TO BE DONE:
[A] According to the article on the Japan-China Joint History Research Committee, where was the committee's first meeting held?
[B] Extend the article on the Japan-China Joint History Research Committee by writing the next passage after its final sentence.

SOURCE TEXT:
= Japan-China Joint History Research Committee =

Japan-China Joint History Research Committee (日中歴史共同研究) is a scholarly study group created by the governments of Japan and China. It is made up of prominent historians from both countries.

==History==
In 2006, the Chinese and Japanese foreign ministers agreed to create a joint study group to try to find ways to clarify interpretations of history which are notably different. This agreement recognized that disputes about history have affected bilateral relations.

The first meeting was held in December 2006 at the Chinese Academy of Social Sciences in Beijing, with committee members meeting with Li Zhaoxing, Minister for Foreign Affairs of the People's Republic of China. The historians developed China-Japan joint study topics.

RAW DATA:
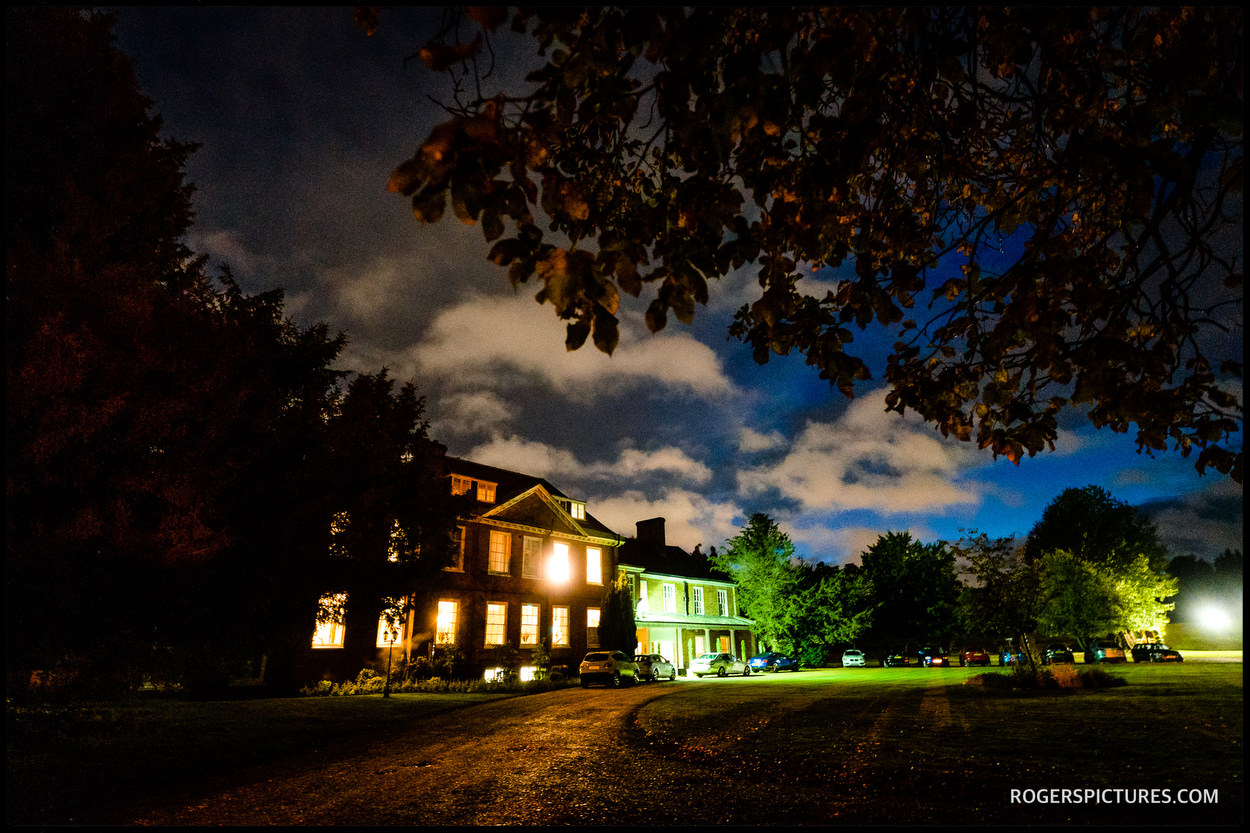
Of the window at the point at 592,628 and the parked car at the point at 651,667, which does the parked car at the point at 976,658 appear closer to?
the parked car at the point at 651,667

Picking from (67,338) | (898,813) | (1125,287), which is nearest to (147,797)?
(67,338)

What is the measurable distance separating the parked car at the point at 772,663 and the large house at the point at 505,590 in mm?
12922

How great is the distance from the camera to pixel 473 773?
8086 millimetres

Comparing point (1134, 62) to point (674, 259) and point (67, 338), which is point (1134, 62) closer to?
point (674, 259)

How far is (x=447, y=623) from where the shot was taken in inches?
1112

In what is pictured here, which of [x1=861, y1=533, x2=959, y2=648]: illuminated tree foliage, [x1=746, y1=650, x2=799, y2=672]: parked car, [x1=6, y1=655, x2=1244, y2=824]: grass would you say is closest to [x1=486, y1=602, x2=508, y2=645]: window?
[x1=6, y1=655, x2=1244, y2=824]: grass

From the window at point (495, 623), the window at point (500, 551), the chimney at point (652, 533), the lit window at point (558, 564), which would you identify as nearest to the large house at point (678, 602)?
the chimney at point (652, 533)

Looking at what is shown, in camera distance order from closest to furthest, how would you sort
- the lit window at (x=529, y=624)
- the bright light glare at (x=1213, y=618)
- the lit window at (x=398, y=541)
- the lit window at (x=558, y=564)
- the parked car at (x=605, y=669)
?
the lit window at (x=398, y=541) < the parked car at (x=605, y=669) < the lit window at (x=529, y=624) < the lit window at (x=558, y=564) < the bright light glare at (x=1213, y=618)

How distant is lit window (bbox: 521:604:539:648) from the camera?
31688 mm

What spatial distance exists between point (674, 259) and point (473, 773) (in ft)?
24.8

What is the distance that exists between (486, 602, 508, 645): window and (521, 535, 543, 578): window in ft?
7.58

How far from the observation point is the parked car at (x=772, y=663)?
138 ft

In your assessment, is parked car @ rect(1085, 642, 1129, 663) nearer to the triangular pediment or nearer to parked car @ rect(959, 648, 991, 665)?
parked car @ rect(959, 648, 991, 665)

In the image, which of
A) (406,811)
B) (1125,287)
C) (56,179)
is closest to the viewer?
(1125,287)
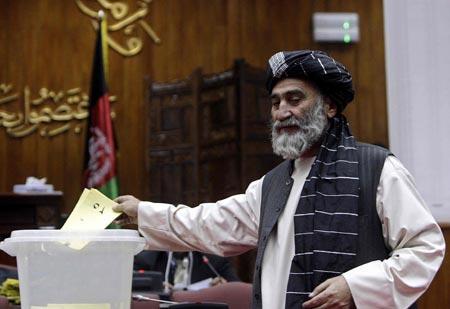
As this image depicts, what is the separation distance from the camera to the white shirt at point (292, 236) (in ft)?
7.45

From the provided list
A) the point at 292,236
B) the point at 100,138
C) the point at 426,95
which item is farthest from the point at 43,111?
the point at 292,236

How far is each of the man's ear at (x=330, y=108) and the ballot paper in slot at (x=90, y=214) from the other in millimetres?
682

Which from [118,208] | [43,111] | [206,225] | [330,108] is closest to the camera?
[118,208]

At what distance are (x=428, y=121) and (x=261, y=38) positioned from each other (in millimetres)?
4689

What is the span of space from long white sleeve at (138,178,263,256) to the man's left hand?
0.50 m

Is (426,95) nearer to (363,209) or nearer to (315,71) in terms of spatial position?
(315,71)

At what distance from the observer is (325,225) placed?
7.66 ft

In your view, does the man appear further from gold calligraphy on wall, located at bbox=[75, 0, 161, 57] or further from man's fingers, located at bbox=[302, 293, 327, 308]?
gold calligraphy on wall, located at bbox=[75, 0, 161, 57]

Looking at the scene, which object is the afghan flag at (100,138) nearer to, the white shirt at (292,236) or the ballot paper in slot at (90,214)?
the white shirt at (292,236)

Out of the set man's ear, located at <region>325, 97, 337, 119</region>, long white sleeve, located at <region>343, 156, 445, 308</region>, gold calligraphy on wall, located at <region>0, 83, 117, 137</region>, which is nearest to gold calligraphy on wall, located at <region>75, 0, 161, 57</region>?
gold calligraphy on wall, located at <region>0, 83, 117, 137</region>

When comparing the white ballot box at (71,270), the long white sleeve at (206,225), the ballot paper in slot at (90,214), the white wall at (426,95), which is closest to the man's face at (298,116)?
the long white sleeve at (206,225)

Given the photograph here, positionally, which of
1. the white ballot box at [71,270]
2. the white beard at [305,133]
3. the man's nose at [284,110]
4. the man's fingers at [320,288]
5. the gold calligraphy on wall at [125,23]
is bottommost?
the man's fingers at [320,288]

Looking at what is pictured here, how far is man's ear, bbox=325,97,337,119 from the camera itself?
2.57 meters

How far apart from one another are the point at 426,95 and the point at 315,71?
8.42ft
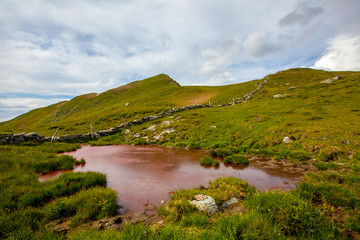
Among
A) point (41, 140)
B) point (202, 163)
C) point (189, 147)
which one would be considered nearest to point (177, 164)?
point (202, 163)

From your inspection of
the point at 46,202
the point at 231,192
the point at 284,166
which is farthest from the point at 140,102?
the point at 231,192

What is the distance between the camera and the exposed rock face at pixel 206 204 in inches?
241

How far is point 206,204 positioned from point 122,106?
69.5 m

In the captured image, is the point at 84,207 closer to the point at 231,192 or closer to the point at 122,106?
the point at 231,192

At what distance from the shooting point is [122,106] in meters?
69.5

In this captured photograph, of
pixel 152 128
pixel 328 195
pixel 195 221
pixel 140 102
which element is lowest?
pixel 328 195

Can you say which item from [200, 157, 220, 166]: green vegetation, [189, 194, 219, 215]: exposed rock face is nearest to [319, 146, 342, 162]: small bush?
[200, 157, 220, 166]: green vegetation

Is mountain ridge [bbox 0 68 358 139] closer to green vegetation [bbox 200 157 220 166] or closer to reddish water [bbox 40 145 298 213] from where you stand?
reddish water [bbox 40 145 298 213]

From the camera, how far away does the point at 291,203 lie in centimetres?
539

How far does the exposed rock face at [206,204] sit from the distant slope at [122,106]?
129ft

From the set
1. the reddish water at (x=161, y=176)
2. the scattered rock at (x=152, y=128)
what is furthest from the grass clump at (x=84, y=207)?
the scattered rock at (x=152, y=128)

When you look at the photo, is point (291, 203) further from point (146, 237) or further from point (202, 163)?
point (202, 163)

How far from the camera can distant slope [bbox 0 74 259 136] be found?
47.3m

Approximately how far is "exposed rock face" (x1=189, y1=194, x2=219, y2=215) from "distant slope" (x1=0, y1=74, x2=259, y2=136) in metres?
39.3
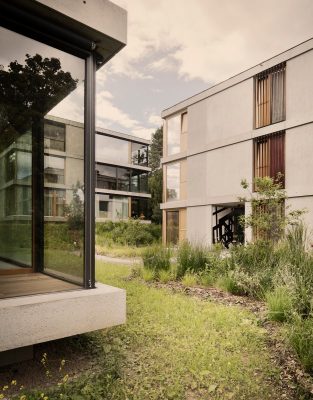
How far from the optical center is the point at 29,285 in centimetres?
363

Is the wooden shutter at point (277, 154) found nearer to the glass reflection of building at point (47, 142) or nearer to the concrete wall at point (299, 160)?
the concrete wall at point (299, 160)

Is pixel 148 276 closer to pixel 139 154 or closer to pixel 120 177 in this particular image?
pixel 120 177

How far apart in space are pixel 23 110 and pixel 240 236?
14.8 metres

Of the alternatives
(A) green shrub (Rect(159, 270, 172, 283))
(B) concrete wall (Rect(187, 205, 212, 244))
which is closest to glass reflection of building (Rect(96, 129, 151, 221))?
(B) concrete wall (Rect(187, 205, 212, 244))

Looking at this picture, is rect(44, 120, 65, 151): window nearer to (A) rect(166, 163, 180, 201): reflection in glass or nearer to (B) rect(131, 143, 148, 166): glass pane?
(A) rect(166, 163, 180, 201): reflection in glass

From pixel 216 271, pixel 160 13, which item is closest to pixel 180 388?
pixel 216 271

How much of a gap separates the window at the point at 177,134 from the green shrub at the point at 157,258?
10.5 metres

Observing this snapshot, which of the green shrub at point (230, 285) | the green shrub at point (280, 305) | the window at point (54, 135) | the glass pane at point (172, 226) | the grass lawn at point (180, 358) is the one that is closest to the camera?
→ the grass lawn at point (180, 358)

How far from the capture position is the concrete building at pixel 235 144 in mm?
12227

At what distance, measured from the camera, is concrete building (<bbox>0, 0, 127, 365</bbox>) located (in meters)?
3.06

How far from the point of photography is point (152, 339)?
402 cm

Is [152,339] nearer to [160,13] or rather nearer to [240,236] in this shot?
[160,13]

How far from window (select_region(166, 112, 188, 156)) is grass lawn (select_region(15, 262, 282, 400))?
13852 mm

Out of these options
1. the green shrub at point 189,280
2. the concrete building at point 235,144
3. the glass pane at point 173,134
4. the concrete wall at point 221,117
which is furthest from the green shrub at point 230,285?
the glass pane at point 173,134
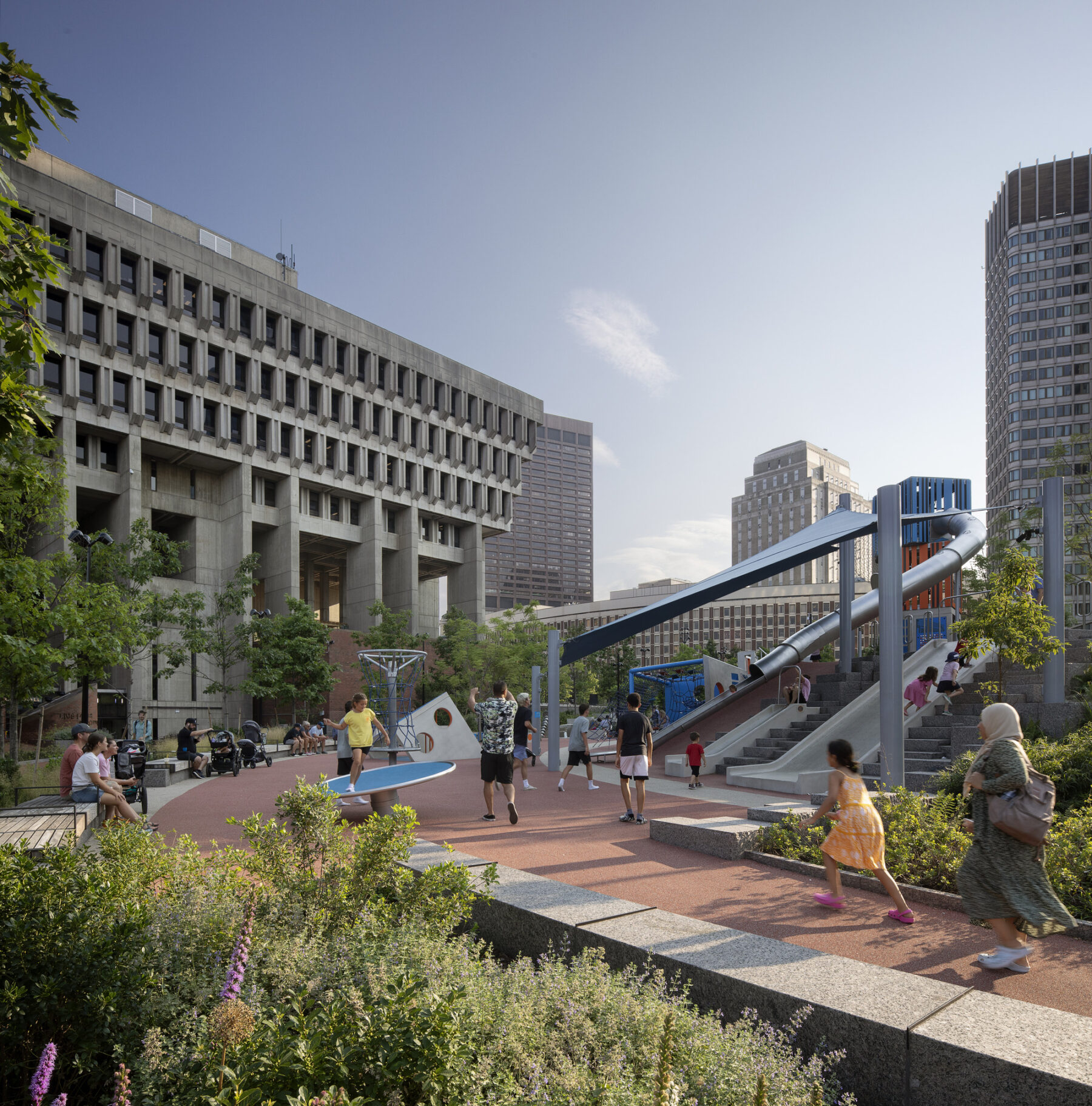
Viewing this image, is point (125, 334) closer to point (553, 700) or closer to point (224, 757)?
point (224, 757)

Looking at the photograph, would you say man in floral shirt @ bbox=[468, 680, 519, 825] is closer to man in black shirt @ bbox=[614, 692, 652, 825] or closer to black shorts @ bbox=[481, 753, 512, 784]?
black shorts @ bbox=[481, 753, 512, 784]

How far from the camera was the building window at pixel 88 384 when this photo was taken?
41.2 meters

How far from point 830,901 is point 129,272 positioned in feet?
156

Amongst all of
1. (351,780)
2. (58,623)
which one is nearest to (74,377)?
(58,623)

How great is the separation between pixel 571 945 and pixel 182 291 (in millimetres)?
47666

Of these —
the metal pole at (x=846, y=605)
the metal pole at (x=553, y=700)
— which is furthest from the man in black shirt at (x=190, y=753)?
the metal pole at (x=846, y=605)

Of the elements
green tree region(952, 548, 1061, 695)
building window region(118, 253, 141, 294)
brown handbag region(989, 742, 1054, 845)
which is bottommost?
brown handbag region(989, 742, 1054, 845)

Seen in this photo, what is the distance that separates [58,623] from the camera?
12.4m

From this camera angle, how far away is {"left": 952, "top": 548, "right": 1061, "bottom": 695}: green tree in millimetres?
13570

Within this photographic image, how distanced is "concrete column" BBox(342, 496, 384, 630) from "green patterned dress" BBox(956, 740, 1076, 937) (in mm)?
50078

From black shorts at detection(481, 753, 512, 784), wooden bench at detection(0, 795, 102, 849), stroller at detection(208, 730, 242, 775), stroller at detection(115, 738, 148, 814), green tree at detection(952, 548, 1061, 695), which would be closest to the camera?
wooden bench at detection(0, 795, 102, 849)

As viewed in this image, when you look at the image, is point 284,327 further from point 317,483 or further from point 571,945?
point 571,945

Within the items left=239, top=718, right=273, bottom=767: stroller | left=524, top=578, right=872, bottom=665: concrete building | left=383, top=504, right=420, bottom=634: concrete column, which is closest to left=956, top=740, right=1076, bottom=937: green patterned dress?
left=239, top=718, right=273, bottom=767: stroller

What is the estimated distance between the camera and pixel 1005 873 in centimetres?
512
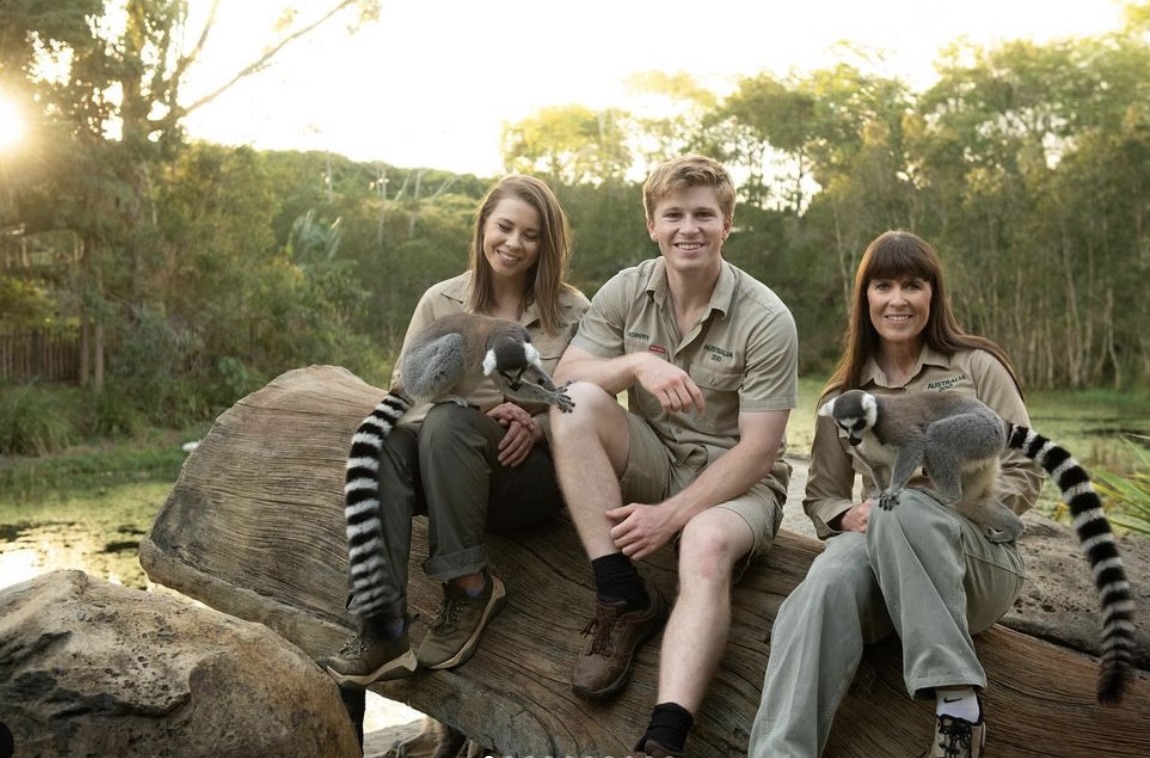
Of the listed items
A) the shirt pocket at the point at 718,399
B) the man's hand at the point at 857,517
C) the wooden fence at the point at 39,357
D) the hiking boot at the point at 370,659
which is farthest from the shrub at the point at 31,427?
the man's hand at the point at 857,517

EXPECTED ANSWERS:
[A] At the Chinese Academy of Social Sciences in Beijing.

[B]
===Disputes===
Many areas of dispute were not resolved -- for example, in the final report,
  "the Japanese insisted that Ryukyu was under effective control of the Satsuma domain from the 17th century and that this fact was known to China, while the Chinese persevered that Ryukyu was an independent state until 1879, when Ryukyu was annexed by Japan."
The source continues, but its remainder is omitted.